“哪是偷偷来的,他分明是光明正大来的。”图兰揪着她话里的“偷偷”二字分辩起来。
谢姝宁就从榻上坐起身,扶着额无奈地道:“你们俩是信鸽吗?怎么见天就知互相传信。”
图兰听到这样打趣的话,并不觉得尴尬,毫无羞赧之色,依旧笑嘻嘻地道:“奴婢若是鸟,也该是猎隼,他倒挺像是鸽子的,长得白生生的。”
“扑哧——”谢姝宁忍不住笑出声来,真的服气了。
这么一闹,她的那点子睡意骤然全消,她打了个哈欠,又精神了些,正色问道:“成国公想见我?为了什么?”
图兰摇了摇头:“没说呢。”
谢姝宁眼中含笑:“是没说还是你跟吉祥说到了兴头上,给忘了?”
“小姐!奴婢是这样的人吗?”图兰虎着脸,急急辩白。
谢姝宁哈哈一笑:“好了好了,不逗你了。倒是吉祥,可还说了旁的?”
图兰回忆着道:“这回是匆匆来的,并没有多说什么,只说他家主子想见您一面,有些事想请您帮忙。”
“哦?”谢姝宁奇了,燕淮竟然还有需要她帮忙的事。
图兰道:“就是这般说的,奴婢记得牢牢的,的确是说想请您帮忙。”
谢姝宁就道:“既是帮忙,为何不直接让吉祥给你递话,岂不是更方便。”毕竟递一句话跟他们私下里见上一面,前者可方便得多了。
“奴婢瞧吉祥的意思,似乎这事是个秘密。”图兰斟酌着字眼,低声说道。
谢姝宁闻言心中微动:“明日吧,在善堂相见。”
图兰笑着应了是,扭头出去通知吉祥。
屋子里没了人,谢姝宁坐在榻上,回头往半开的窗外看去。
日头泛着白,将树影拉得老长。
她盯着看了会,眼睛发酸,忙低下头去。
眼前一阵发黑,黏稠的黑暗里却似乎隐隐有明亮的光闪过,似走马观花。
她恍恍惚惚的,竟在这个时候想起了燕淮来。
距上回普济寺一别,才过了寥寥几日,对方的音容笑貌,此时想来都还是历历在目。
谢姝宁甚至还记得自己因为畏高在树上牢牢抓住他手时的触感。
真是怪了……
怎么会记得这般清楚。
那家伙,可是当初差点要了她命的人。
这样一想,谢姝宁就忍不住深吸了一口气。
心结就如同伤疤一般,总也消不掉,时不时就会从脑海里冒出来,提醒她当年自己能活下来是运气。即便她如今也会忍不住想,偏了的那半分剑尖,究竟是他年少时学艺不精还是他故意为之。
这种古怪的念头,也叫她对自个儿无话可说。
她重新抬起头来,摇摇头,想要将这些乱七八糟的念头尽数从脑海里驱赶出去。
可似乎,事情并不大如意——
次日,天气骤冷,黎明时分下了一场小雨,地面还湿着。玉紫将卓妈妈一早带着她们收拾出来的秋衣拿了过来,伺候她穿上,仍唯恐不够暖和,又想着要不要披个斗篷再出门。

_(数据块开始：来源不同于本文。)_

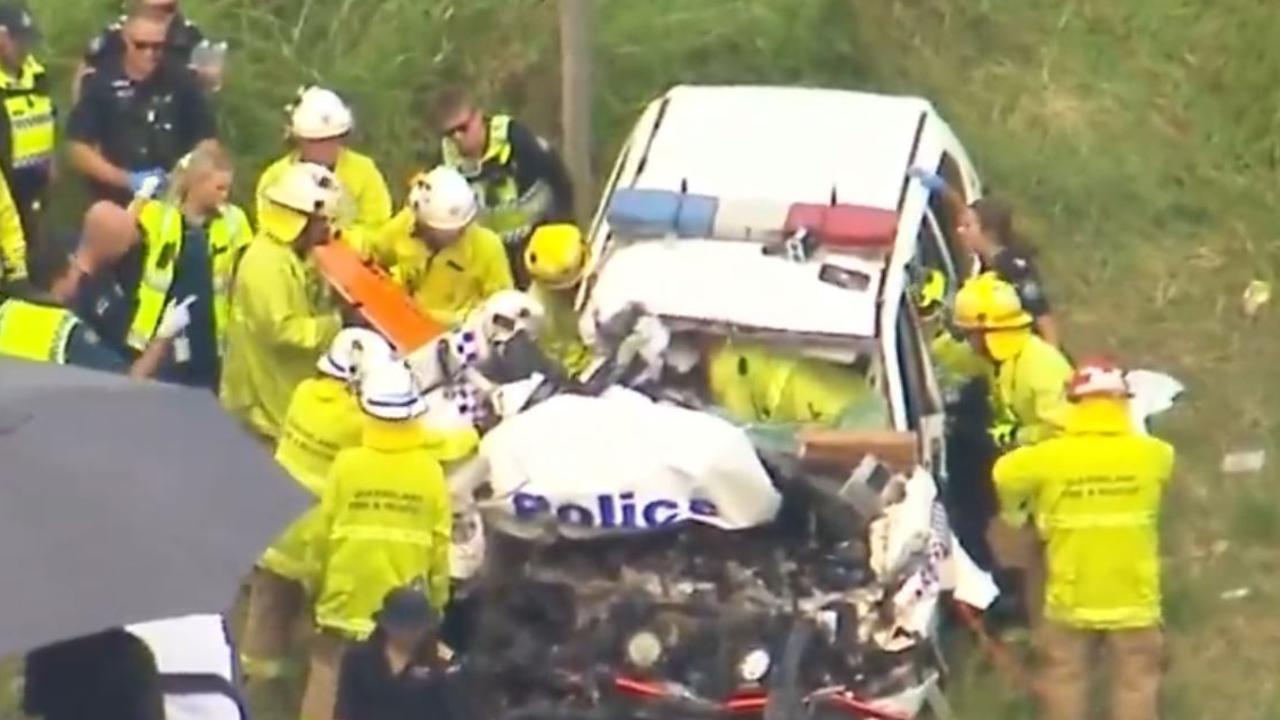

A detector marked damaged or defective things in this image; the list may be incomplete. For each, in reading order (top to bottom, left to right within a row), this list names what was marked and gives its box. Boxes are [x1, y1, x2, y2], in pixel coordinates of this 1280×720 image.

crashed police car [412, 86, 1008, 720]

谢姝宁看看*馆里一众还穿着夏裳的丫鬟婆子,忙不迭阻了。
谁知等到她出门之时,天上竟又淅沥沥下起了雨,吸进鼻子里的空气都是冷的。这斗篷自然就少不得要她穿上,才敢出门。
她前脚才走,大太太后脚又抽空来了三房找她,知道谢姝宁出了门,不由惊讶:“外头下着雨,她上哪儿去?”
卓妈妈笑着解释:“去善堂了,早就定好的日子,谁也没料到今日会下雨。”
大太太听到善堂二字,眼神变了变。
于她看来,这行为分明就是败家!她极不赞同,又没有法子阻拦谢姝宁,不由暗自生气。
谢姝宁则在马车上思量着燕淮究竟是因了何事想要见她,可直到到了修葺中的善堂,她也没想出个所以然来。
外头的雨倒下得更大了些。
图兰打了伞,跟着她往里头走。
她一边走一边沉思着,回过神来一抬头,就瞧见燕淮一身墨色,长身而立,站在那候着她。
明明已经见过多次,可瞧清他的脸,她还是忍不住怔了怔。